### TASK DIRECTIONS
The full set of entries, reproduced exactly, is the expected answer.

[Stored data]
——————————

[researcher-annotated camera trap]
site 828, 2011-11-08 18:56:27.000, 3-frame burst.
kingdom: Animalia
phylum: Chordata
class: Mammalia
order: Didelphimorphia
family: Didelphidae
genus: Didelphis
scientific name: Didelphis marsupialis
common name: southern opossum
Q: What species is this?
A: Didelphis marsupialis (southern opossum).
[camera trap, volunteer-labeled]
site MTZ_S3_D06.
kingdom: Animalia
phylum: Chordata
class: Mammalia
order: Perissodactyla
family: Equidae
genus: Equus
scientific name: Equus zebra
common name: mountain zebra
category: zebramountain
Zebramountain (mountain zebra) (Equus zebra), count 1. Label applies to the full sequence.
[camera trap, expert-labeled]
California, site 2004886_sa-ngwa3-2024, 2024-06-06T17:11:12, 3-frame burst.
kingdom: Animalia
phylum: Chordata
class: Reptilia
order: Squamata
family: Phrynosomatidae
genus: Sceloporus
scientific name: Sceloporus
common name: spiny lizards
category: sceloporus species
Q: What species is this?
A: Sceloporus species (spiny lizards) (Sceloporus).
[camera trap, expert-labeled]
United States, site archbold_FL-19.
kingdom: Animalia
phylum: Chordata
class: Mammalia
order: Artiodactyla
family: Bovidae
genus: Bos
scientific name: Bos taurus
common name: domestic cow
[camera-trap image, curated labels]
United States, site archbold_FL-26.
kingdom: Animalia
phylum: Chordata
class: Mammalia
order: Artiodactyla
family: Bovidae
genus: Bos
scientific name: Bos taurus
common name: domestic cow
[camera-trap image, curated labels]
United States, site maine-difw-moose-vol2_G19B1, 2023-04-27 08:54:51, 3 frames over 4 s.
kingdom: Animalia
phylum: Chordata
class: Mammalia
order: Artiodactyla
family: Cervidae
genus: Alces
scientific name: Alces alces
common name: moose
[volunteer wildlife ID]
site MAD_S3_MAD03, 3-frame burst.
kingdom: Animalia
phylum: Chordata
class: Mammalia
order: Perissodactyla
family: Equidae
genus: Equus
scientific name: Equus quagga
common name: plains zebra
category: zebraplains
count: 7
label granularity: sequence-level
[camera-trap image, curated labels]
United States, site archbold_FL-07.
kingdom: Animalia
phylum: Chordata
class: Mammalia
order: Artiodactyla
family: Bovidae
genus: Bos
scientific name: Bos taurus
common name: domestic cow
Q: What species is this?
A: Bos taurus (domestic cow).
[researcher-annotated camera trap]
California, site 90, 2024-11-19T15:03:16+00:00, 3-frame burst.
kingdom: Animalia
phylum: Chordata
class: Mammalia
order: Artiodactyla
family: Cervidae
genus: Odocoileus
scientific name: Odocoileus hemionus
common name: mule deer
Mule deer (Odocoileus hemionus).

——————————

### ANSWER AREA
[researcher-annotated camera trap]
site 828, 2011-11-08 18:56:27.000, 3-frame burst.
kingdom: Animalia
phylum: Chordata
class: Mammalia
order: Didelphimorphia
family: Didelphidae
genus: Didelphis
scientific name: Didelphis marsupialis
common name: southern opossum
Q: What species is this?
A: Didelphis marsupialis (southern opossum).
[camera trap, volunteer-labeled]
site MTZ_S3_D06.
kingdom: Animalia
phylum: Chordata
class: Mammalia
order: Perissodactyla
family: Equidae
genus: Equus
scientific name: Equus zebra
common name: mountain zebra
category: zebramountain
Zebramountain (mountain zebra) (Equus zebra), count 1. Label applies to the full sequence.
[camera trap, expert-labeled]
California, site 2004886_sa-ngwa3-2024, 2024-06-06T17:11:12, 3-frame burst.
kingdom: Animalia
phylum: Chordata
class: Reptilia
order: Squamata
family: Phrynosomatidae
genus: Sceloporus
scientific name: Sceloporus
common name: spiny lizards
category: sceloporus species
Q: What species is this?
A: Sceloporus species (spiny lizards) (Sceloporus).
[camera trap, expert-labeled]
United States, site archbold_FL-19.
kingdom: Animalia
phylum: Chordata
class: Mammalia
order: Artiodactyla
family: Bovidae
genus: Bos
scientific name: Bos taurus
common name: domestic cow
[camera-trap image, curated labels]
United States, site archbold_FL-26.
kingdom: Animalia
phylum: Chordata
class: Mammalia
order: Artiodactyla
family: Bovidae
genus: Bos
scientific name: Bos taurus
common name: domestic cow
[camera-trap image, curated labels]
United States, site maine-difw-moose-vol2_G19B1, 2023-04-27 08:54:51, 3 frames over 4 s.
kingdom: Animalia
phylum: Chordata
class: Mammalia
order: Artiodactyla
family: Cervidae
genus: Alces
scientific name: Alces alces
common name: moose
[volunteer wildlife ID]
site MAD_S3_MAD03, 3-frame burst.
kingdom: Animalia
phylum: Chordata
class: Mammalia
order: Perissodactyla
family: Equidae
genus: Equus
scientific name: Equus quagga
common name: plains zebra
category: zebraplains
count: 7
label granularity: sequence-level
[camera-trap image, curated labels]
United States, site archbold_FL-07.
kingdom: Animalia
phylum: Chordata
class: Mammalia
order: Artiodactyla
family: Bovidae
genus: Bos
scientific name: Bos taurus
common name: domestic cow
Q: What species is this?
A: Bos taurus (domestic cow).
[researcher-annotated camera trap]
California, site 90, 2024-11-19T15:03:16+00:00, 3-frame burst.
kingdom: Animalia
phylum: Chordata
class: Mammalia
order: Artiodactyla
family: Cervidae
genus: Odocoileus
scientific name: Odocoileus hemionus
common name: mule deer
Mule deer (Odocoileus hemionus).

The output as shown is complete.